◆ DATA SECTION
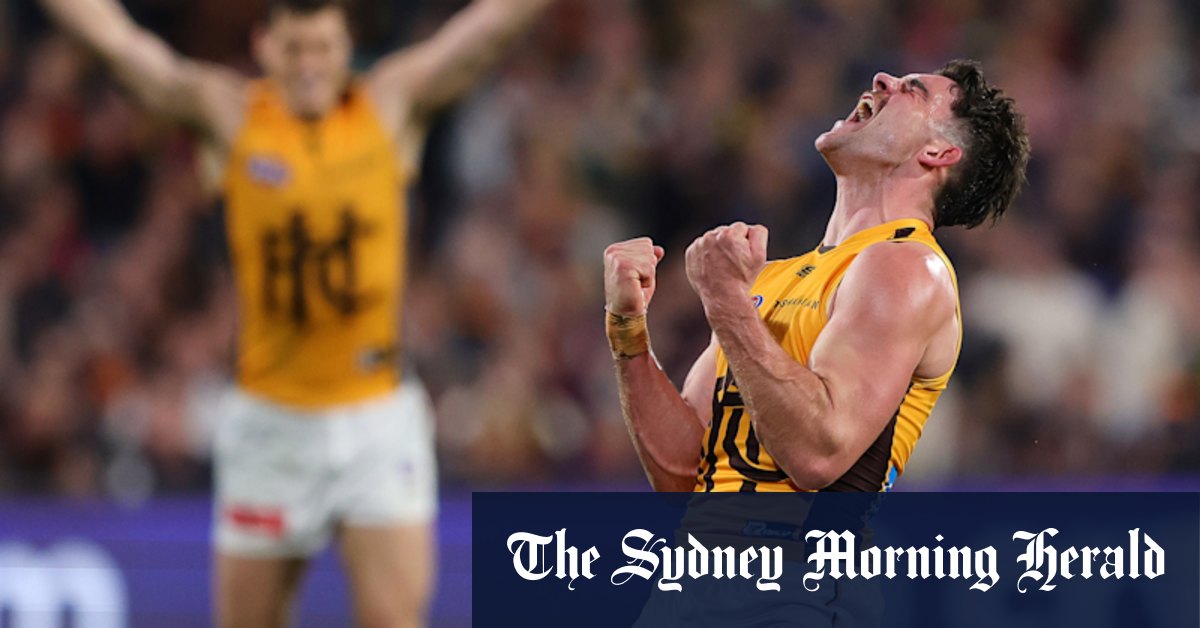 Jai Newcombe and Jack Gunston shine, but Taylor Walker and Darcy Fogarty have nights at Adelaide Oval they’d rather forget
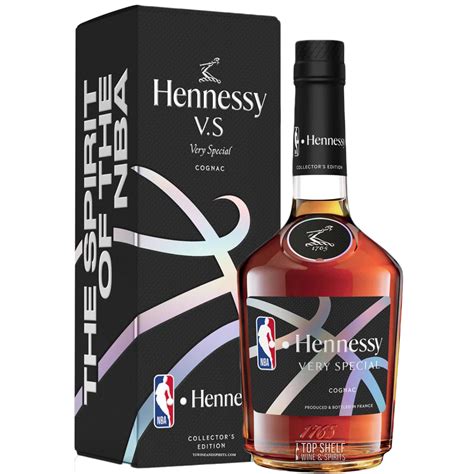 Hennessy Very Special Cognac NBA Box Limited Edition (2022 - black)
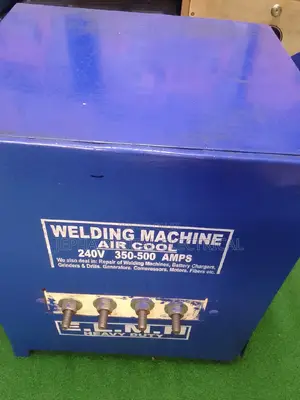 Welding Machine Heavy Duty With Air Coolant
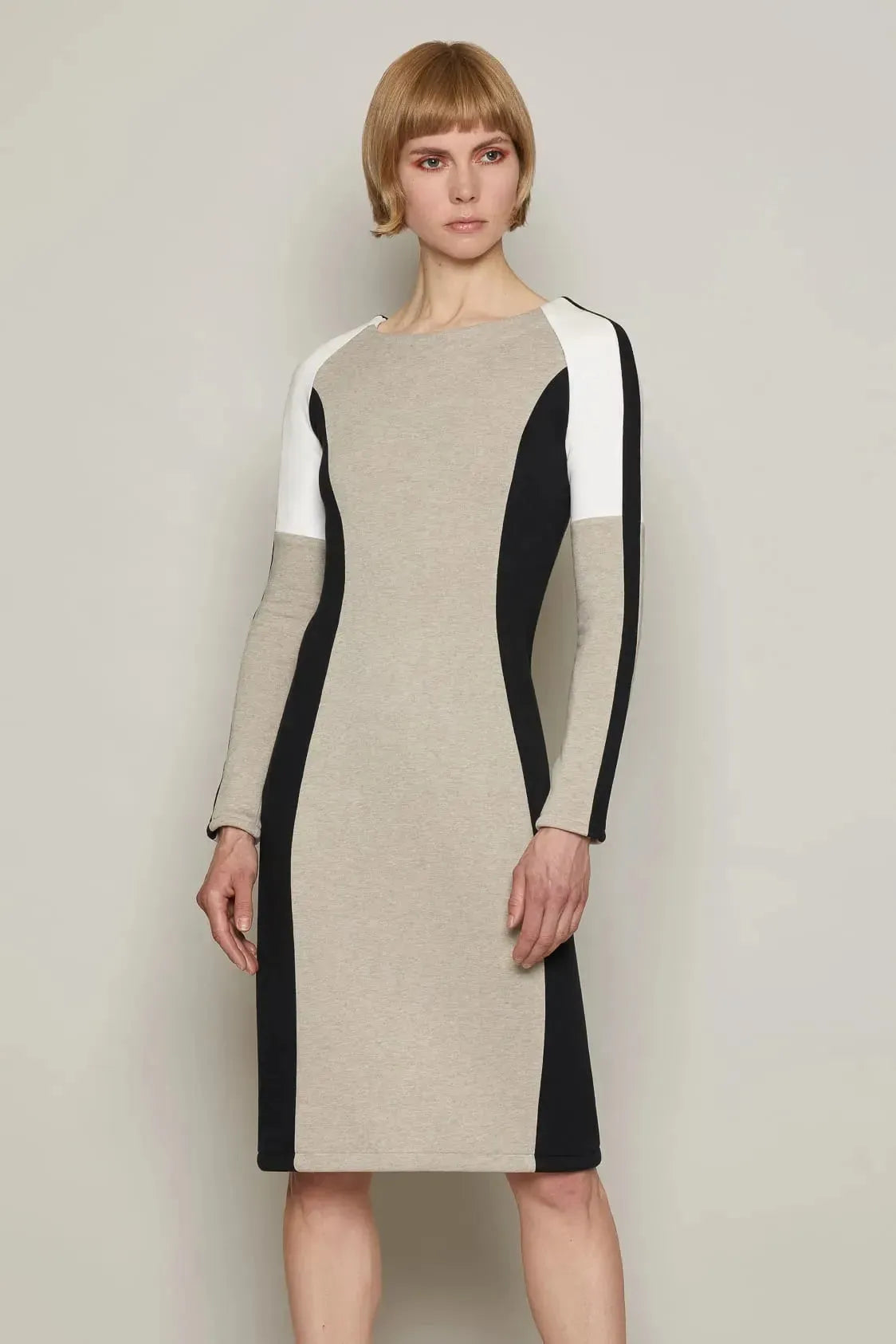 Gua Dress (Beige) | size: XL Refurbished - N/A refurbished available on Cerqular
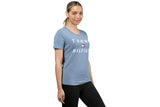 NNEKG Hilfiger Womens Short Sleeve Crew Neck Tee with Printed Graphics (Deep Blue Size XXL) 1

◆ JOB ITEM
Reproduce the text of all five items above word for word, leaving out the pictures.

◆ SOLUTION BELOW
 Jai Newcombe and Jack Gunston shine, but Taylor Walker and Darcy Fogarty have nights at Adelaide Oval they’d rather forget
 Hennessy Very Special Cognac NBA Box Limited Edition (2022 - black)
 Welding Machine Heavy Duty With Air Coolant
 Gua Dress (Beige) | size: XL Refurbished - N/A refurbished available on Cerqular
 NNEKG Hilfiger Womens Short Sleeve Crew Neck Tee with Printed Graphics (Deep Blue Size XXL) 1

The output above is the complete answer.